Although it is difficult to fully recapitulate the effect of pathogenic mutations on the normal function of LRRK2 in patients, our findings suggest that changes in GTPase activity of LRRK2 may be less critical for its synaptic function. However, we find that both loss of kinase activity and abnormally increased kinase activity in hLRRKG2019S might hinder LRRK2’s ability to induce synaptic compensation. We speculate, based on the model proposed by Matta et al. (2012), that increased kinase activity in response to strong overexpression of LRRK2 may lead to hyperphosphorylation and inhibition of a postsynaptic target protein; this in turn could negatively influence retrograde signalling at the NMJ. Indeed, muscle overexpression of LRRK2G2019S interferes with wild-type function of dLRRK at the NMJ and blocks retrograde synaptic compensation in GluRIIA mutants. Accumulating evidence points to defects in synaptic transmission and alteration of synaptic strength as some of the earliest manifestations of disease in the case of neurodegenerative diseases such as Alzheimer’s, Parkinson’s and Huntington’s disease45,46,47,48. Interestingly, our analysis of pathogenic mutations in LRRK2 bring to forefront a strong link between Lrrk2 mutations and synaptic dysfunction, and suggests that both gain-of-function or loss-of-function mutations may lead to dysregulation of synaptic homeostasis and destabilize circuit function.
Flies were cultured on standard medium at 25 oC. w1118 (wild type), dLrrkEX1 (ref. 49), eIF4Es058911 (ref. 50), UAS-Fur1-RNAi (Stock# 25837) and Fur1rl205 were obtained from the Bloomington Drosophila Stock Center. dLrrke03680 was obtained from the Harvard Medical School Stock Collection. UAS-dLRRK, UAS-hLRRK2G2019S and UAS-dLRRK3KD (ref. 9) were gifts from B. Lu. UAS-hLRRK2I2020T, UAS-dLRRKR1441C, UAS-dLRRKR1441G and UAS-hLRRK2wt (ref. 51) were gifts from D. Park. GluRIIASP16, UAS-GluRIIAM/R (ref. 18) and Df(2l)cl-h4 (ref. 3) were gifts from C. Goodman. UAS-TOR, TorE161K (ref. 52) and TorΔP (ref. 53) were gifts from T.P. Neufeld. S6kl-1 (ref. 54) was a gift from N.S. Moon. Motor neuron Gal4 drivers were BG380-Gal4 (ref. 55), OK371-Gal4 (ref. 56) and OK6-Gal4 (ref. 57). Muscle Gal4 drivers were MHC-Gal4 (ref. 58), G14-Gal4 (ref. 57) and 24B-Gal4 (ref. 21). UAS-dLRRK-RNAi was obtained from the Vienna Drosophila Research Center. UAS-eGFP and UAS-Fur1-5′-UTR-eGFP were described previously4.

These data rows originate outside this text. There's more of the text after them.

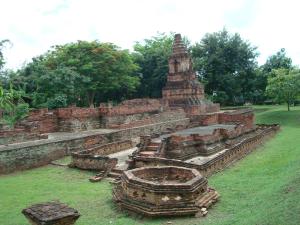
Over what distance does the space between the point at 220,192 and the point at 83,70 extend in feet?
77.8

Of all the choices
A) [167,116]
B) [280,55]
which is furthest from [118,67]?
[280,55]

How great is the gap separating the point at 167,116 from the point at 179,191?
16856 millimetres

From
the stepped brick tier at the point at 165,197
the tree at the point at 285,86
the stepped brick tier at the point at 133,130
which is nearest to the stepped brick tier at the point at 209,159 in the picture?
the stepped brick tier at the point at 133,130

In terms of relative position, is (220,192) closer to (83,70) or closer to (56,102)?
(56,102)

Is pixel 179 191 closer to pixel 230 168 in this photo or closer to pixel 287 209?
pixel 287 209

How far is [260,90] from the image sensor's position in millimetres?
41812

Wandering third-instar larvae were dissected, internal organs removed and stretched with insect pins in ice-cold 0-mM Ca2+ Haemolymph-like saline (HL3) as previously described58. Larvae were fixed for 10 min with ice-cold 4% paraformaldehyde in PBS solution59 or 3 min in ice-cold methanol for GluRIIA staining, incubated overnight with primary antibodies at 4 °C and incubated with fluorescence-conjugated secondary antibodies at room temperature for 2 h. Primary antibodies were used in the following concentrations: mouse anti-Dlg 1:500 (ref. 55), rabbit anti-Synaptotagmin 1:2,000 (ref. 60), rabbit anti-DGluRIIC 1:2,000 (ref. 16), mouse anti-Brp (Nc82) 1:250, mouse anti-GluRIIA 1:250 (Developmental Studies Hybridoma Bank, USA), rabbit anti-Fur1 1:500 (ref. 37) and Alexa Fluor 647-conjugated goat anti-horseradish peroxidase (HRP) 1:250 (Jackson ImmunoResearch Laboratories Inc.). Secondary antibodies were used in the following concentrations: Alexa Fluor 488-conjugated goat anti-mouse 1:500, Alexa Fluor 488-conjugated goat anti-rabbit 1:500, Cy3-conjugated goat anti-mouse 1:500 and Cy3-conjugated goat anti-rabbit 1:500 (Amersham Bioscience).

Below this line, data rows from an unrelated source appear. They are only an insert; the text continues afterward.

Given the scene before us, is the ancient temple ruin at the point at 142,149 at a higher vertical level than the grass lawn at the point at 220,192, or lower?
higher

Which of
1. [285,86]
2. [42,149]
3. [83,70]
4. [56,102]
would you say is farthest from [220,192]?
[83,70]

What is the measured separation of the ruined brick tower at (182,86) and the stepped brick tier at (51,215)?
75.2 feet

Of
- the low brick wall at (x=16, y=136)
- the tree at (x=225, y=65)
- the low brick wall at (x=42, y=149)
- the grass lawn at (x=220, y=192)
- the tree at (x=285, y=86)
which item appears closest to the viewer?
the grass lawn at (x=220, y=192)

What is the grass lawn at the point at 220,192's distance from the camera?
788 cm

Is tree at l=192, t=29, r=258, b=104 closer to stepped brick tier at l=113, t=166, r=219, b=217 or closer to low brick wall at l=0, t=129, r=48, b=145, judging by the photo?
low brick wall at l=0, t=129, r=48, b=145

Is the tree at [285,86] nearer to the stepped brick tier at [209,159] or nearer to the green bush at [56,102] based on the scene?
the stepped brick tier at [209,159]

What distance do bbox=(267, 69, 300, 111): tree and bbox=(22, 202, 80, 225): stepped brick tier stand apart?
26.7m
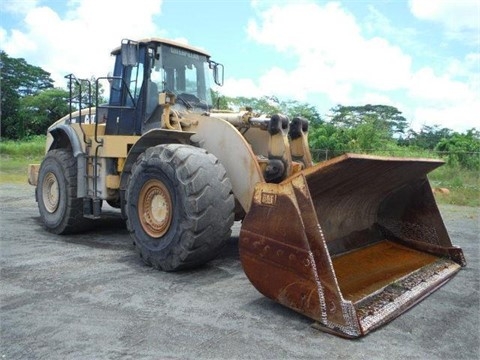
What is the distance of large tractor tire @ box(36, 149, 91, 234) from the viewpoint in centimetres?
677

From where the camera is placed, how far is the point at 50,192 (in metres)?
7.36

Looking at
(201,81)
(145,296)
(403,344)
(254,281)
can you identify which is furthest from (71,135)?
(403,344)

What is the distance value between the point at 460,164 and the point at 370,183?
50.5ft

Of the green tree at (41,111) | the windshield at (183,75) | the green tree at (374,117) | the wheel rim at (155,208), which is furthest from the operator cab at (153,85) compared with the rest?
the green tree at (41,111)

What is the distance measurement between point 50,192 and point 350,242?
15.6ft

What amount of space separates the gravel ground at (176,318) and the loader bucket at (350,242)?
0.54ft

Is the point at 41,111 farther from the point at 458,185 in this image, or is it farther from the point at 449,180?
the point at 458,185

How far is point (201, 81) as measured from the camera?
6.80 m

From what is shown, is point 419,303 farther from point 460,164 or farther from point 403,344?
point 460,164

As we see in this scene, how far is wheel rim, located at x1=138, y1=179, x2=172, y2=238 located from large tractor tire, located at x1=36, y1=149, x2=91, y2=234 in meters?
2.04

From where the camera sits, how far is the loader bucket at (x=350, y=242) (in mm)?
3408

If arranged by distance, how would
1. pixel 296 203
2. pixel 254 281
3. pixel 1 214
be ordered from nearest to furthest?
pixel 296 203 → pixel 254 281 → pixel 1 214

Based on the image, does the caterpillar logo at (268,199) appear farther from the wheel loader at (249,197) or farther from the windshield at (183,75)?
the windshield at (183,75)

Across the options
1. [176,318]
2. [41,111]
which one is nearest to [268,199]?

Wandering third-instar larvae were dissected in cold HL3 solution without Ca2+ following standard protocol58. The spontaneous (mEJC) and evoked (EJC) membrane currents were recorded from muscle 6 in abdominal segment A3 with standard two-electrode voltage-clamp technique61. All recordings were performed at room temperature in HL3 solution containing 0.5 mM Ca2+ unless otherwise indicated. The current recordings were collected with AxoClamp2B amplifier (Molecular Devices Inc.) using Clampex 9.2 software (Molecular Devices Inc.). Nerve stimulation was delivered through a suction electrode, which held the cut nerve terminal cord. In all voltage clamp recordings, muscles were held at −80 mV. The holding current was <5 nA for 90% of the recordings and we rejected any recording that required >10 nA current to maintain the holding potential. All records were subjected to 1 kHz low-pass filtering during acquisition. The amplitudes of mEJC and EJC were measured using Mini Analysis 6.0.3 software (Synaptosoft) and verified by the eye. QC was calculated by dividing the mean EJC amplitude by mean mEJC amplitude. The recording traces were generated with Origin 7.5 software (Origin Lab).
For the rapamycin or cycloheximide treatment, larvae were moved to food plates supplemented with 1 μM rapamycin or 500 mg ml−1 cycloheximide (Fisher Scientific). Third-instar larvae were grown for at least 12 h in drug containing food before being harvested for electrophysiological analysis as above.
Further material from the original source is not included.